Whatever your position on Israel and the Bible, I encourage you to support Israel for the simple reason that the Jewish people need and deserve a homeland. The persistence of anti-Semitism across history shows that Jews will likely continue to face persecution. The Holocaust shows us what can happen to them if they do not have a nation that will protect and defend them.
Two: Work for peace with the Palestinians.
God loves the Palestinians just as much as he loves the Jews (cf. Galatians 3:28). His Son died for both and for us all (Romans 5:8). The Palestinians deserve a home and an autonomous future just as much as any other people.
In addition, so long as conflict between Israel and the Palestinians persists, jihadists will use this issue to justify their attacks on all who support Israel. Many in the Arab world and beyond will be less likely to normalize relations with Israel. And the future stability of the Jewish nation will remain in doubt.

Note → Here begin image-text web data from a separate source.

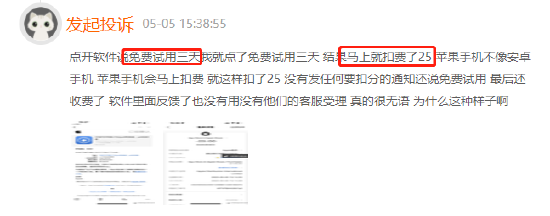 自动扣费，苹果应用商城虚假宣传免费试用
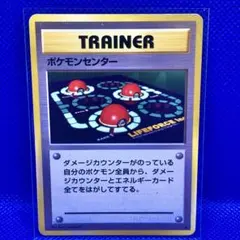 2026年最新】ポケモンカードエラーパックの人気アイテム - メルカリ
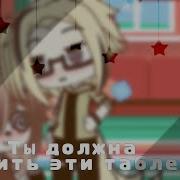 Меме Ты Должен Пить Эти Таблетки Гача Лайф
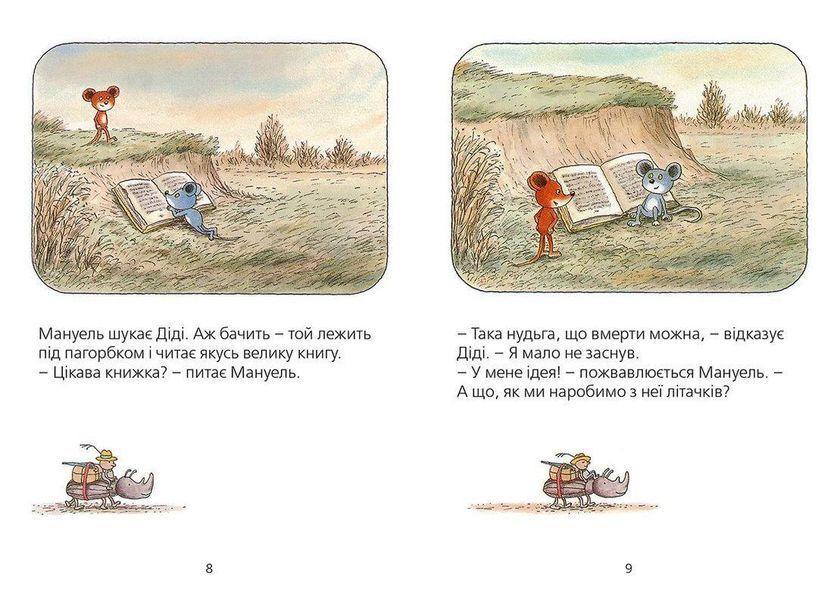 Книга Мануель і Діді. Друга велика книга маленьких мишачих пригод. Книга 2. Автор - Ервін Мозер 9786176793649 фото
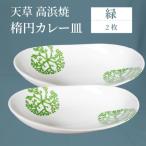S026-066_天草 高浜焼 楕円カレー皿 2枚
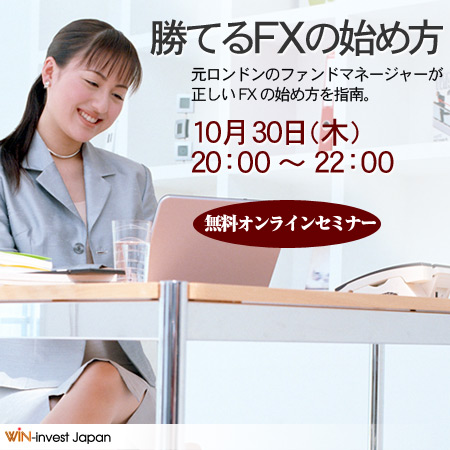�s��̂ł���FX�X�N�[���AWin-invest Japan��ÁB����FX�I�����C���Z�~�i�[�I�u���Ă�FX�̎n�ߕ��v�J�Â̂��m�点�B10��30���i�؁j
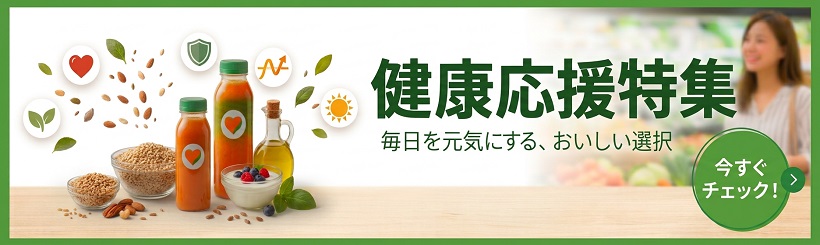 健康応援特集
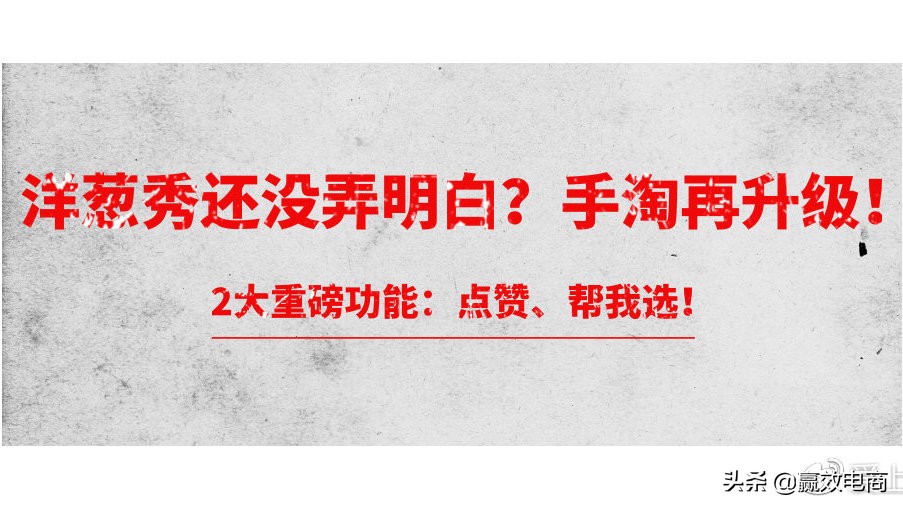 手淘推荐流量所有渠道,手淘推荐流量增长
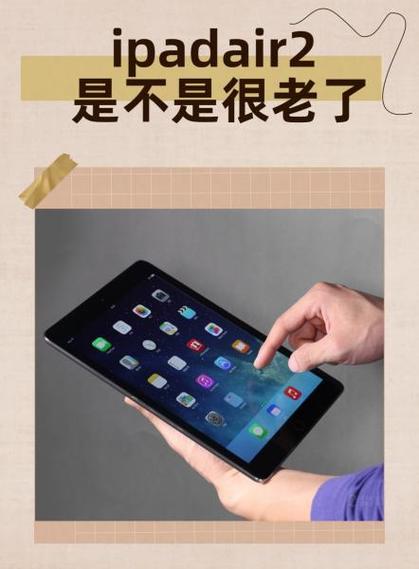 ipadair2换home键教程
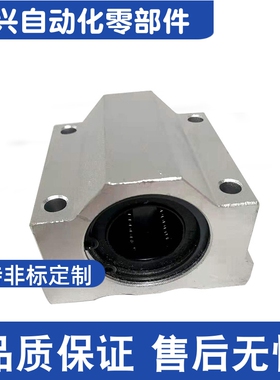 LMW21-d8-d10-d12-d13-d16-d20- d25- d30 直线轴承箱式单元中型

Three: Show Jews the love of their Messiah.
Jewish culture is intensely pragmatic. Jews typically measure what you believe by what you do. They are more likely to believe that Christ loves them when Christians love them.
In a day when “American Jews are terrified,” ask the Lord to show you how to serve and encourage a Jewish person you know. Then look for ways to demonstrate support and solidarity.
The Apostle Paul said of his fellow Jews, “My heart’s desire and prayer to God for them is that they may be saved” (Romans 10:1).
How will you follow his example today?